■ PARTES DEL EJERCICIO:
**A.** Extrae tal cual, del texto sobre las burbujas tecnológicas, el pasaje que arranca con las palabras "Los factores personales" y concluye con "nadie ve solución.".
**B.** ¿Podrías prolongar el texto sobre las burbujas tecnológicas a partir de su última oración?

■ TEXTO DADO:
<<<<

Dos artículos no relacionados en mi lista diaria de lectura, pero
muy interesantes para ser leídos juntos: “The logic of crazy valuations“, en Techcrunch, y “Do high valuations for Uber, Snapchat and BuzzFeed herald a new
tech bubble?“, en The Guardian.
Realmente, para alguien que haya estado siguiendo la escena tecnológica a lo
largo de las últimas décadas, la sensación es que las burbujas son algo que
forman parte del paisaje habitual, un componente del paisaje, una variable
permanente del entorno. En tecnología, el camarero no te pregunta si quieres tu
agua con gas o sin gas: simplemente no te deja elección, y te la trae siempre
con burbujas.
La inversión en tecnología está infinitamente más expuesta al desarrollo de
burbujas especulativas que otras industrias o sectores. Hablamos de decisiones
enormemente complejas, en las que se mezcla un fortísimo componente de
apreciaciones personales, con una gestión de expectativas que no resiste casi
ningún análisis racional de escenarios, con un contexto que es susceptible de
moverse a gran velocidad, con dinámicas de adopción muy poco científicas y
sujetas a factores casi aleatorios, y con procedimientos de salida igualmente
difíciles de anticipar.
Los factores personales son ya de por sí un mundo. He conocido analistas e
inversores tecnológicos con clarísimas tendencias a ser abogados del diablo, que
se lanzan como auténticos perros de presa sobre toda idea que les pasa por
delante para intentar destrozarla, reducirla al ridículo, encontrarle las cien
carencias y los mil problemas insolubles que según ellos la invalidan
completamente. También he conocido el otro lado, los muy constructivos, los que
se emocionan con todas las ideas y se integran en ellas por una mezcla de
entusiasmo y codicia, los que parecen tener soluciones para todo
independientemente de las carencias, y los que invariablemente piensan que de
alguna manera casi mágica, algo aparecerá que solucionará problemas para los que
prácticamente nadie ve solución.
Obviamente, cualquiera de los dos extremos son igualmente malos, y el que el
analista o el inversor adopte un punto u otro en la escala entre la frialdad
absoluta del “ya te llamaremos” y el entusiasmo que lleva al “¿dónde hay que
firmar?” depende por lo general de los sesgos personales implicados: experiencia
previa con ideas similares, con equipos con perfil afín o con historias contadas
de peor o mejor manera. En los componentes personales del análisis, la idea de
obtener inversiones con una rentabilidad adecuada o incurrir en pérdidas
responde, en muchos casos, a factores que tienen más que ver con la suerte, con
la capacidad de aportar cosas buenas a un equipo, o con las dinámicas de todo
tipo que surgen en él.

>>>>

■ DATOS PROPORCIONADOS:
<<<<

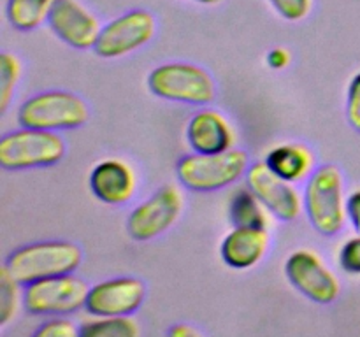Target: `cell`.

>>>>

■ RESPUESTAS:
**A.**
Los factores personales son ya de por sí un mundo. He conocido analistas e
inversores tecnológicos con clarísimas tendencias a ser abogados del diablo, que
se lanzan como auténticos perros de presa sobre toda idea que les pasa por
delante para intentar destrozarla, reducirla al ridículo, encontrarle las cien
carencias y los mil problemas insolubles que según ellos la invalidan
completamente. También he conocido el otro lado, los muy constructivos, los que
se emocionan con todas las ideas y se integran en ellas por una mezcla de
entusiasmo y codicia, los que parecen tener soluciones para todo
independientemente de las carencias, y los que invariablemente piensan que de
alguna manera casi mágica, algo aparecerá que solucionará problemas para los que
prácticamente nadie ve solución.

**B.**
La mecánica de la inversión en empresas tecnológicas sigue una mecánica
similar a la de otras industrias, pero sometida a una dinámica mucho más líquida
y veloz. El balance entre el riesgo y la rentabilidad sigue teniendo mucho que
ver con el tiempo: entrar como inversor en un proyecto en su fase de capital
semilla puede ser enormemente rentable, pero conlleva, en contrapartida, un
riesgo muy superior. A partir de ahí, las sucesivas rondas de financiación van
equilibrando estos factores: a medida que la idea se va convirtiendo en más
sólida o más visible, conseguir la entrada en esas rondas responde cada vez más
a los factores tradicionales, a la dinámica habitual de las relaciones
financieras, de los bancos de inversión, etc. hasta que se llega a un momento,
que puede corresponder a una adquisición o a una salida a bolsa. En el primer
caso, alguien paga toda la factura más un cierto premium, permite la
salida de todos aquellos inversores que lo desean, y plantea nuevas reglas de
cara al futuro. En el segundo, muchos que no pudieron invertir hasta ese momento
pagan la factura, permiten la salida de quienes lo deseen, y pasan a la dinámica
habitual de los mercados financieros.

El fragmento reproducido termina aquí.